- LESETEXT -
>>>

TEXT Lutz Fügener | erstmals veröffnetlicht in CHAPTER №IX »WORK IN PROGRESS« – WINTER 2023/24
Er hat schon etwas Mystisches, dieser Designprozess. Zumindest aus der Perspektive der Design-Konsument:innen. Angesichts der allgegenwärtigen Präsenz von Design in unserer mit Produkten vollgestellten Umwelt ist die Ausdauer dieses Mysteriums bemerkenswert. Schließlich basieren ausnahmslos alle Konsumprodukte und auch die meisten, diesbezüglich oft unterbewerteten Investitionsgüter — vom Kugelschreiber bis zum Computertomographen — auf einer Vielzahl von gestalterischen Entscheidungen und/oder Konzepten. Quantitativ bewertet ist Design also alles andere als selten — eigentlich keine gute Voraussetzung für dauerhafte Exotik und Unnahbarkeit.

<<<

- ANGEZEIGTE EINTRÄGE -
>>>

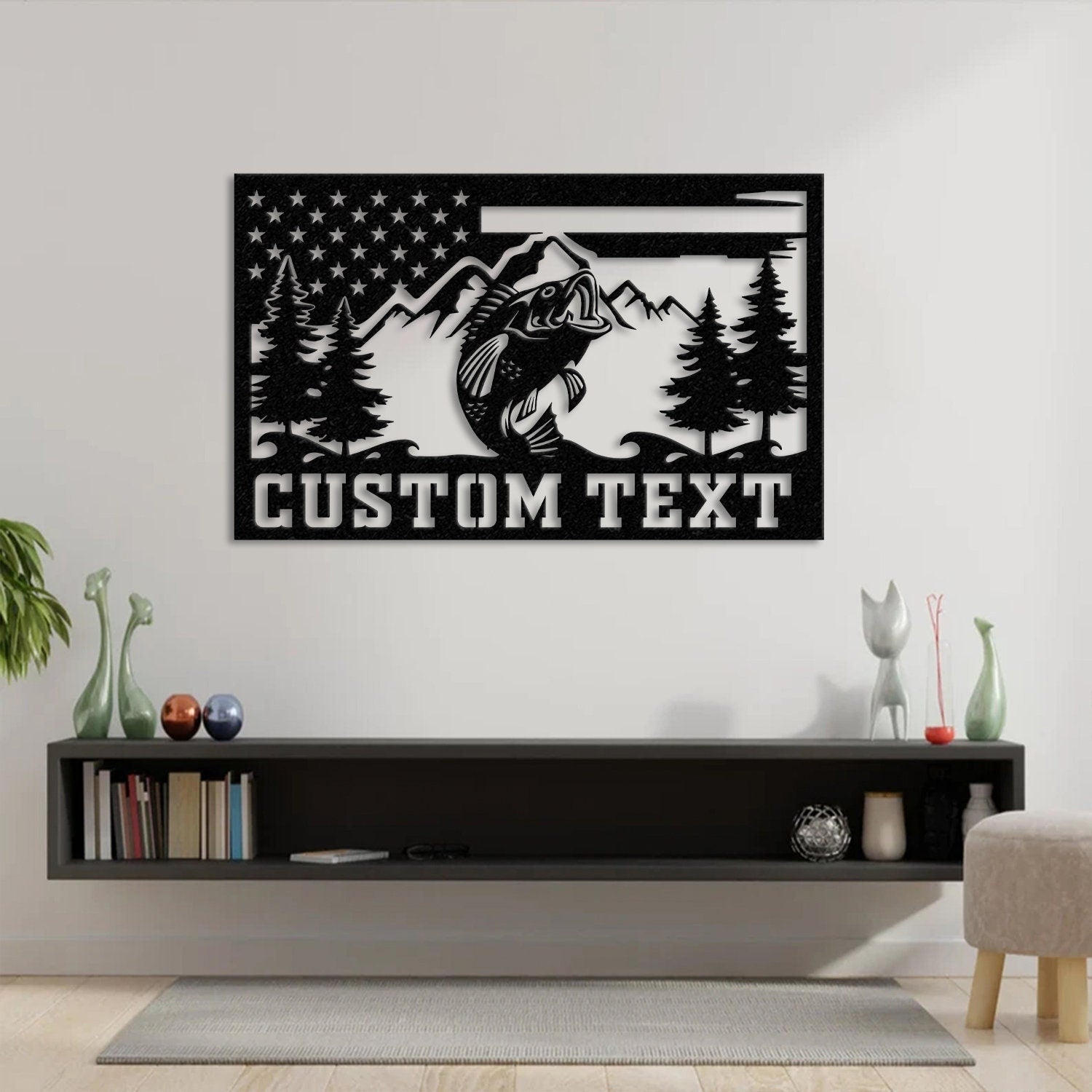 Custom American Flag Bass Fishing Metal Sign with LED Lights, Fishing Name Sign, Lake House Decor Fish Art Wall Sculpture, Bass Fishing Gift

<<<
>>>

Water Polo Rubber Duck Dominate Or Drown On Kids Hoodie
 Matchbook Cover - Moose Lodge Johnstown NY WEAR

<<<

- WAS ZU TUN IST -
Geben Sie aus dem Lesetext alles von „TEXT Lutz Fügener“ bis hinunter zu „Exotik und Unnahbarkeit.“ wortgetreu wieder.

- LÖSUNG DER AUFGABE -
TEXT Lutz Fügener | erstmals veröffnetlicht in CHAPTER №IX »WORK IN PROGRESS« – WINTER 2023/24
Er hat schon etwas Mystisches, dieser Designprozess. Zumindest aus der Perspektive der Design-Konsument:innen. Angesichts der allgegenwärtigen Präsenz von Design in unserer mit Produkten vollgestellten Umwelt ist die Ausdauer dieses Mysteriums bemerkenswert. Schließlich basieren ausnahmslos alle Konsumprodukte und auch die meisten, diesbezüglich oft unterbewerteten Investitionsgüter — vom Kugelschreiber bis zum Computertomographen — auf einer Vielzahl von gestalterischen Entscheidungen und/oder Konzepten. Quantitativ bewertet ist Design also alles andere als selten — eigentlich keine gute Voraussetzung für dauerhafte Exotik und Unnahbarkeit.